#### Verilen Metin
New York Times’ta yer alan “Gelmeke olan şeyi görebilirdi: Trump’ın virüs konusundaki başarısızlığının perde arkası” başlıklı makalede Trump’ın Kovid-19 salgınına yönelik ilk haftalardaki tutumu incelendi. Trump’ın potansiyel virüs pandemisi hakkında çok önceden uyarıldığı halde bürokrasideki iç bölünme, planlama eksikliği ve kendi içgüdülerine olan inancı nedeniyle uyarılara zamanlıca cevap veremediği öne sürüldü.
Makalede, ilk koronavirüs vakasının görüldüğü 21 Ocak’tan ancak 6 hafta sonra Trump’ın ülkenin karşılaştığı virüs tehlikesine karşı agresif önlemler almaya başladığına dikkat çekilerek şu ifadeler paylaşıldı:
“Ocak ayı boyunca Trump defalarca virüsün ciddiyetini hafife aldı. Hükümet içinde Beyaz Saray’daki danışmanlardan istihbarat birimlerindeki uzmanlara kadar geniş bir yelpazeden gelen uyarılara rağmen riskin derecesini kabullenmede yavaş davrandı ve bir an önce harekete geçmek yerine söylemleri kontrol etmeye, ekonomideki kazanımları korumaya ve üst düzey yetkililerden gelen uyarıları ortadan kaldırmaya odaklandı.
########
#### Çalışma Malzemesi
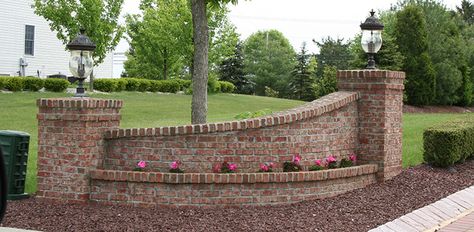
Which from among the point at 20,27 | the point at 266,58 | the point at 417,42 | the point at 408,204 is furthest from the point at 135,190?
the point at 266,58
########
#### Çalışma Malzemesi
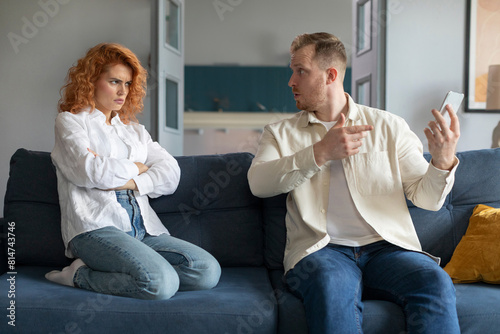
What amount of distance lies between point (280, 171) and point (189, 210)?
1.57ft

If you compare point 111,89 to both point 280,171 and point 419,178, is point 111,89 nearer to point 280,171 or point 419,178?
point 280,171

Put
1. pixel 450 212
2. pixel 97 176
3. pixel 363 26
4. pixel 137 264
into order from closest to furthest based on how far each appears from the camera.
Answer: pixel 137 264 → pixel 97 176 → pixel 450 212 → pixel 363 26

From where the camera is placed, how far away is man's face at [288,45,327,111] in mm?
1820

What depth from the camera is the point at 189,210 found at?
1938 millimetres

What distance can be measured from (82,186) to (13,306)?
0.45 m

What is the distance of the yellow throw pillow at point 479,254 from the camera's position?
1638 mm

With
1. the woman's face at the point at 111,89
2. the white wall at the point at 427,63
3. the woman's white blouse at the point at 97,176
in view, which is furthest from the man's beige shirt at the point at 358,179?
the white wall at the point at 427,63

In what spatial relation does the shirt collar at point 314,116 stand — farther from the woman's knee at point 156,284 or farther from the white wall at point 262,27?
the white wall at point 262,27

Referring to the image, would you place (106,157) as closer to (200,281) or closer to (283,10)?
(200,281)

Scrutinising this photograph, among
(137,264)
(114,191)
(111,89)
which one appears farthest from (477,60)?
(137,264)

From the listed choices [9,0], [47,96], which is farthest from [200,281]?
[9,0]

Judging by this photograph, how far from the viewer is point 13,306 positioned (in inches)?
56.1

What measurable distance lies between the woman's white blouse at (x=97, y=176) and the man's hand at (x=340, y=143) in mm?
########
= Görev =
Trump'ın Kovid-19 salgınına karşı tutumunu anlatan metni son cümlesinden sonra nasıl sürdürürsün?

= Görevin Sonucu =
Hükümetteki eski ve halen görevde olan bir düzine yetkiliyle yapılan mülakatlara ve ele geçirilen e-posta ile diğer belgelere dayandırılan makalede, Ulusal Güvenlik Konseyi’nin ocak başında ABD’de virüsün yayılma uyarısı yaptığı, Chicago gibi büyük şehirleri kapama seçeneğini gündeme getirdiği ancak Trump’ın marta kadar adım atmaktan kaçındığı savunuldu.
20 Ocak'ta ticari danışmanı Peter Navarro’nun Trump’a detaylı bir şekilde pandemi riskini sunduğu, virüsün yarım milyon kadar ölüme ve trilyonlarca dolar ekonomik kayba neden olacağını söylediği belirtildi.
Yine makalede, ABD İnsanı Hizmetler Bakanı Alex Azar’ın 30 Ocak’ta Trump’ı virüsün yayılmasının ciddiyeti konusunda uyarmasına rağmen Trump’ın kendisine "telaşçı" olduğu şeklinde cevap verdiği kaydedildi.
Şubat sonuna gelindiğinde hükümetteki en üst halk sağlığı uzmanlarının Trump’ı yeni bir yaklaşım sergileyerek halkı sosyal mesafe ve evde kalmaları konusunda uyarmaları için baskı yaptığı aktarıldı.